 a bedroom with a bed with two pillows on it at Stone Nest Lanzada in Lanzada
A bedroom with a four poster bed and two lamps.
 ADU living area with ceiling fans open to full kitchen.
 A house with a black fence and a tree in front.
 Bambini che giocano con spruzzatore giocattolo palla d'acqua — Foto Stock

▬▬▬▬▬▬▬▬▬▬

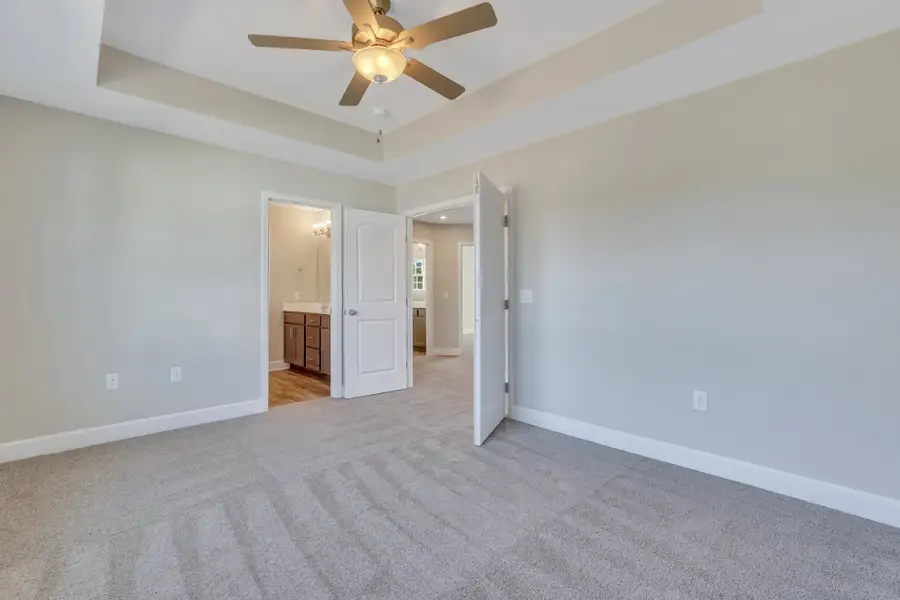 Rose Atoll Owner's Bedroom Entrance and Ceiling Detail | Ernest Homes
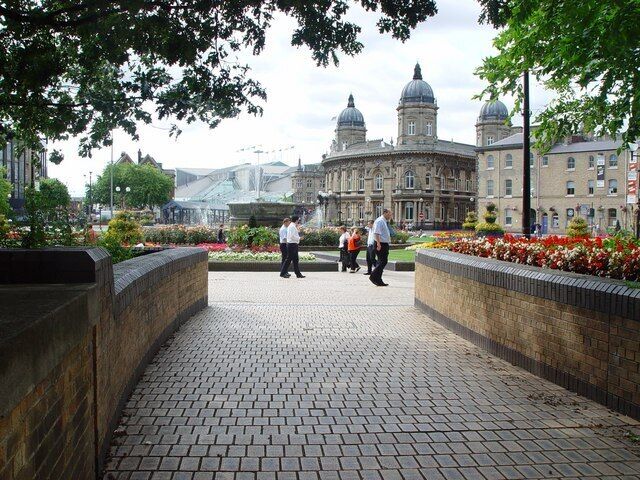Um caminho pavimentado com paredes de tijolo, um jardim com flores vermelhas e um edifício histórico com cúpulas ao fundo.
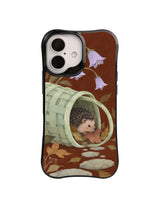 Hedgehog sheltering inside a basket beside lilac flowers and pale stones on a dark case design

▬▬▬▬▬▬▬▬▬▬

Report each line in the data that holds the word "with".

Written reply:
 a bedroom with a bed with two pillows on it at Stone Nest Lanzada in Lanzada
A bedroom with a four poster bed and two lamps.
 ADU living area with ceiling fans open to full kitchen.
 A house with a black fence and a tree in front.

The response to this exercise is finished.